EXERCISE TASK:
Find each line in the listing below that contains the string "polo", and copy those lines out in full.

——————

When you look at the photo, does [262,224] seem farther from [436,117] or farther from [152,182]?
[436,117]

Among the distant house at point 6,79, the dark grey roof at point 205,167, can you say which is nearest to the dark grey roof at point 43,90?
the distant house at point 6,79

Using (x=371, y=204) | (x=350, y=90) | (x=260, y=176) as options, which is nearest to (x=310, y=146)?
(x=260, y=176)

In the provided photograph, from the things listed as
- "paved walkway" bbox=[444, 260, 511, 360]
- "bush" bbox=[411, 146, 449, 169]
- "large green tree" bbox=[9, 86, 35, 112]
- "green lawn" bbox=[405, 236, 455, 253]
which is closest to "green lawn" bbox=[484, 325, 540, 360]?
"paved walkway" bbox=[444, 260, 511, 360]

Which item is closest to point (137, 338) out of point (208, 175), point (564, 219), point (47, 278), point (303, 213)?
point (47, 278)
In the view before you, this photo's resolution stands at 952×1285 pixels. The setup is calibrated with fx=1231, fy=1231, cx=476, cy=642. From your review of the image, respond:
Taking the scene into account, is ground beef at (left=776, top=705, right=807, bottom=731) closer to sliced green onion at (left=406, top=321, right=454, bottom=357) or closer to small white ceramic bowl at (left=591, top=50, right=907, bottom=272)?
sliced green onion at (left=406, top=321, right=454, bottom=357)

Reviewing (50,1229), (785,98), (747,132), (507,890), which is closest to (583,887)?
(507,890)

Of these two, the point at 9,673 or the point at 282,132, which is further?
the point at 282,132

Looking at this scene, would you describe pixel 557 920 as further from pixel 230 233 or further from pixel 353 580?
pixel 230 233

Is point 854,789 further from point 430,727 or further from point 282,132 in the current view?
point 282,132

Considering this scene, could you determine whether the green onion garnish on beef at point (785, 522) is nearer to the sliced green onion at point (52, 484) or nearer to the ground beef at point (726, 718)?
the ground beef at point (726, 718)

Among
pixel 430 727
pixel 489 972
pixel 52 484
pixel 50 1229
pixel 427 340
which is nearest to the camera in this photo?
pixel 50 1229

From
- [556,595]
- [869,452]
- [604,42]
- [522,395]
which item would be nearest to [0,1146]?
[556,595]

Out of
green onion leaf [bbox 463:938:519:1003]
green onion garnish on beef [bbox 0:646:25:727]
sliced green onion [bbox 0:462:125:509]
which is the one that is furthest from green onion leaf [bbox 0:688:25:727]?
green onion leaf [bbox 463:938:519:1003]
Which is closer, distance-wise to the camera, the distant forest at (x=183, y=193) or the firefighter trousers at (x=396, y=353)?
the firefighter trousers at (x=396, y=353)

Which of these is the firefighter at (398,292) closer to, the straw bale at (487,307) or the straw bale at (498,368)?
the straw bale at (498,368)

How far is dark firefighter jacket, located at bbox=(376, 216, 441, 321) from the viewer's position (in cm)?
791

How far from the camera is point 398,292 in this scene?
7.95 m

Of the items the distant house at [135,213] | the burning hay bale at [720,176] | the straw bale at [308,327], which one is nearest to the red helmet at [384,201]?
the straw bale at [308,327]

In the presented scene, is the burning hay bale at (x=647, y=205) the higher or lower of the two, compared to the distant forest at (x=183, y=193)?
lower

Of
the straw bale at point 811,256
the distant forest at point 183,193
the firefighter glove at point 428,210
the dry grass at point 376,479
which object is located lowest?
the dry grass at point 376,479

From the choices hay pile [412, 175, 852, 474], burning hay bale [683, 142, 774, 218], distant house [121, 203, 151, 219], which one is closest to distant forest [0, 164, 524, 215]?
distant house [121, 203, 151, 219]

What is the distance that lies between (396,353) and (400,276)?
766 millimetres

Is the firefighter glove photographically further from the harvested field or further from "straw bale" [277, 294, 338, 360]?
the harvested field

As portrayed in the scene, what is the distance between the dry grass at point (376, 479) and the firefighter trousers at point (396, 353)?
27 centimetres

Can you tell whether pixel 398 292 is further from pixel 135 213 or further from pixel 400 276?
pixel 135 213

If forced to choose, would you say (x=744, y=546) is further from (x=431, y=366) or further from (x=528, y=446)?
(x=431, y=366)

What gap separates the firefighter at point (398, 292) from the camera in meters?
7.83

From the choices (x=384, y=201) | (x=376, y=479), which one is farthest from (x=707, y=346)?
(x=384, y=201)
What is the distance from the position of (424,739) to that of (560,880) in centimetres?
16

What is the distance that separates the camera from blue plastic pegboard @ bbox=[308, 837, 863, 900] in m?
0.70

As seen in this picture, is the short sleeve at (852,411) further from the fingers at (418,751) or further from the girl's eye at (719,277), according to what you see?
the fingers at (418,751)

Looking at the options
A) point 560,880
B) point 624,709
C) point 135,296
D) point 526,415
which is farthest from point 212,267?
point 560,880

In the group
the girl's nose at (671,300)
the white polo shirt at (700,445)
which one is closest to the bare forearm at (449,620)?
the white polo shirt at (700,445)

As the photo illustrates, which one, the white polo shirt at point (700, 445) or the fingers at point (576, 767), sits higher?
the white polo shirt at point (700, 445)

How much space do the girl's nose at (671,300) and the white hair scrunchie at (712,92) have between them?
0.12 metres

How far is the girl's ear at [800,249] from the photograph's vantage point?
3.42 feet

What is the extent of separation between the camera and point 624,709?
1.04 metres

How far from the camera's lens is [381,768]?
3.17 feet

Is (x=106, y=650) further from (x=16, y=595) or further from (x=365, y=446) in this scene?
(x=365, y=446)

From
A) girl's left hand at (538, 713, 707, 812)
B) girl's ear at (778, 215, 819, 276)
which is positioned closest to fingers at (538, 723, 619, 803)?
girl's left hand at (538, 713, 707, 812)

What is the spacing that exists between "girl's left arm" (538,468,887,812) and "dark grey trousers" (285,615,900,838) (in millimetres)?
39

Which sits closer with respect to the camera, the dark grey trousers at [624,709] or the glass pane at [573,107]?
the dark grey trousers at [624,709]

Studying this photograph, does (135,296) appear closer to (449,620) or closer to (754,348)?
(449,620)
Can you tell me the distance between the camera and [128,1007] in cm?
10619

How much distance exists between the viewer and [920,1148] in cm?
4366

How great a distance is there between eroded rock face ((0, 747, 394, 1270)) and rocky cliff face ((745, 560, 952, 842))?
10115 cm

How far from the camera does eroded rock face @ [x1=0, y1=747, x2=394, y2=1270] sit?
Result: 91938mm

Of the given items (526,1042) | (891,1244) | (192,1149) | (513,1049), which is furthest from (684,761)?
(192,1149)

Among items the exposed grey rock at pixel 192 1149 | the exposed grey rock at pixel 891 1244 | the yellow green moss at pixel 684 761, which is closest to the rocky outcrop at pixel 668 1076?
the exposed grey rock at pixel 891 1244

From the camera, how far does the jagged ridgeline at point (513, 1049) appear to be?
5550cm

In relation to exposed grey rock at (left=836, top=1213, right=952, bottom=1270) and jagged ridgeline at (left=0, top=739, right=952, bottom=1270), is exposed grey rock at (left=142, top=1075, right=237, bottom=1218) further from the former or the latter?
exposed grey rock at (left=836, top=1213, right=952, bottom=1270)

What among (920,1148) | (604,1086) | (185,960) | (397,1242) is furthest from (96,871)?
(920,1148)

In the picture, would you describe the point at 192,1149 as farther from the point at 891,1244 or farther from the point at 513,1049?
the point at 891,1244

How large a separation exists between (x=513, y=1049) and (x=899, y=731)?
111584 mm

——————

TASK RESPONSE:
the white polo shirt at (700,445)
the white polo shirt at (700,445)
As the photo illustrates, which one, the white polo shirt at point (700, 445) or the fingers at point (576, 767), sits higher?
the white polo shirt at point (700, 445)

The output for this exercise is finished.